Records for this exercise:
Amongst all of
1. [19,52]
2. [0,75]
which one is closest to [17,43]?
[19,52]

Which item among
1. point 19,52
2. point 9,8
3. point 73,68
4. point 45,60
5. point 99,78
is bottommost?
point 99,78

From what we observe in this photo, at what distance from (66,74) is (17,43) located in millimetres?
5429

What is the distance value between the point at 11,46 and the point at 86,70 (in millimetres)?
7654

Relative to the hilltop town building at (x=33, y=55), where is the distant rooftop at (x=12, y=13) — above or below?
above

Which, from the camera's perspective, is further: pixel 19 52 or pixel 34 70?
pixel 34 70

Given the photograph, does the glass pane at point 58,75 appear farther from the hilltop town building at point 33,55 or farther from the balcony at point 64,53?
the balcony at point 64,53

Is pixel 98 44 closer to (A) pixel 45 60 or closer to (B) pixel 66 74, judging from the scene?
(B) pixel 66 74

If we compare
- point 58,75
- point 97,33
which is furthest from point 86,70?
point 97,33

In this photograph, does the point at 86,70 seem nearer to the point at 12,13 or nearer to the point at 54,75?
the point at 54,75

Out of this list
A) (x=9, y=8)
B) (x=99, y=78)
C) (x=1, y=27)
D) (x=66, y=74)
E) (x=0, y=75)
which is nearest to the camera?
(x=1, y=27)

Exercise: Copy out, word for word, every line of the records from the line containing "Relative to the" through the final line of the records.

Answer in full:
Relative to the hilltop town building at (x=33, y=55), where is the distant rooftop at (x=12, y=13) — above or below?
above

Which, from the camera's perspective, is further: pixel 19 52 or pixel 34 70?
pixel 34 70

Given the photograph, does the glass pane at point 58,75 appear farther from the hilltop town building at point 33,55 or farther from the balcony at point 64,53?
the balcony at point 64,53

Is pixel 98 44 closer to (A) pixel 45 60 or closer to (B) pixel 66 74, judging from the scene?
(B) pixel 66 74

If we compare
- point 58,75
- point 97,33
which is furthest from point 86,70?
point 97,33

In this photograph, does the point at 86,70 seem nearer to the point at 12,13 or nearer to the point at 54,75?
the point at 54,75

Out of this list
A) (x=9, y=8)
B) (x=99, y=78)
C) (x=1, y=27)
D) (x=66, y=74)
E) (x=0, y=75)
which is nearest to the camera?
(x=1, y=27)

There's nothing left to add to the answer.